When it doesn’t seem like anything is going right, some things are actually going right, you just can’t see them – or they don’t seem relevant, that’s more like it. They get swamped.
I’ve spent the last week feeling isolated and overwhelmed. And in that state, I didn’t realise how much I was in default mode, or that I was the one isolating myself. I didn’t realise that the people who love me didn’t go away, I went away. How can you not see that in yourself? It always baffles me.
I did that when I was a child. I just withdrew. Well, back then I was powerless to change what was going on in my life, and withdrawal was about the only option I had.
But I’m not a child any more nor am I powerless.
You don’t have to withdraw. Actually you have to not withdraw, that’s more to the point. Withdrawal is a kind of control, I guess, totally counter-productive, like most control mechanisms. It’s a bit like getting into a skid, you want to apply the brakes but you have to do the opposite. It’s definitely like learning to ski – you have to learn to let yourself lean forward. There’s no part of your being that can understand that!
Exactly at the moment when you want to turn away from people is when you must turn towards them. You get afraid that you’ll drag somebody down, that’s why you don’t reach out, but it doesn’t have to be about that at all. If somebody reaches out to you don’t you open up your heart without a second thought? It’s about wanting to know somebody loves you. Somebody cares. And that you’re not a prize idiot. Not alone.
If you don’t do it, once you start pulling away, it can spiral out of control, and the world can become a dark place, where things seem much worse than they are, where old ghosts haunt with a venom and seem incredibly real. And then once you’ve crossed a certain threshold it’s hard to get back out into the light. So best not to go there in the first place.
I’m not saying take a pill or don’t feel. I’m just saying pay attention so you can meet the need before it gets out of hand. If you have a child who’s frightened and you don’t hold it and talk to it and assure it that it’s safe and you won’t leave, the child will get hysterical.
Have to hear the child within.
I was watching Leverage tonight, and one of the characters had to take on some violent opponent. He said “you can’t control the violence [in others or the world]. The only thing you can control is what’s in here” and he pointed to his heart.
That’s about it. I took that to mean you can protect your sacred space, your right to enjoy life no matter what. I thought, no matter what’s going on around you, no matter how out of control your financial situation seems, what’s in your heart is yours alone, you can learn to protect it. If you can’t see your way, at least remember to reach out for the light switch. There may have been a time in childhood when that dark place was a comfort, but once you’re an adult, it isn’t any more.
It’s funny. Money hasn’t been very easily within my reach – to put it mildly – but people are, now. I have people in my world who are fundamentally caring at heart. Fun to be with. Easy to have fun with. Who aren’t going to walk away, don’t need to. Maybe they’ve always been in my world, maybe I just haven’t been able to open the door.

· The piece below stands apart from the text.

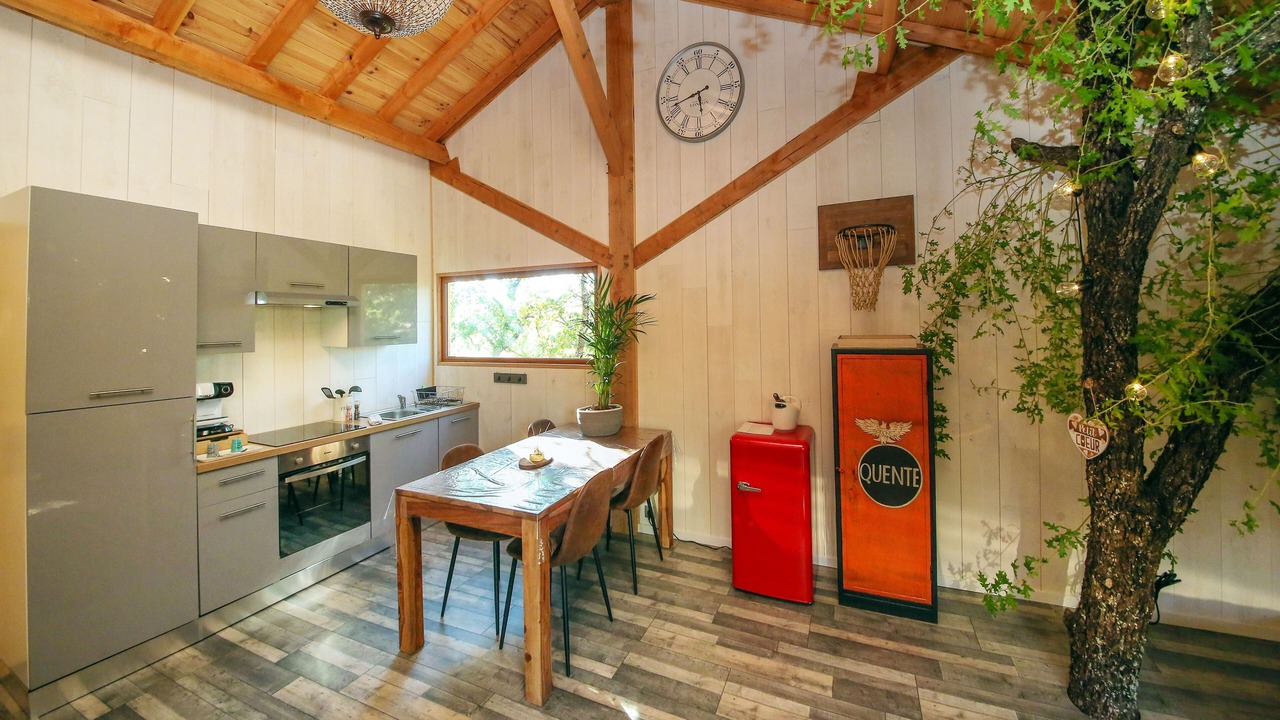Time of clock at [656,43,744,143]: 5:42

Not having enough money is absolutely nothing in comparison to not having enough connection. The money deprivation is frightening, and frustrating. The connection deprivation starves you completely, makes you not want to live. That’s not good. I feel kind of shocked at the place I went to.
It happens over and over again – the money crisis highlights vulnerability and raw spots. I may not be able to do much about the money – I mean beyond what I’m doing – but I can do something about my vulnerability. I can listen better. I can not let myself be beseiged by old ideas and beliefs. Ah well, three steps forward, sometimes two steps back – never three, and definitely never four.
On which profound note I’m going to sleep.
Moving from the Dark Ages to the Renaissance.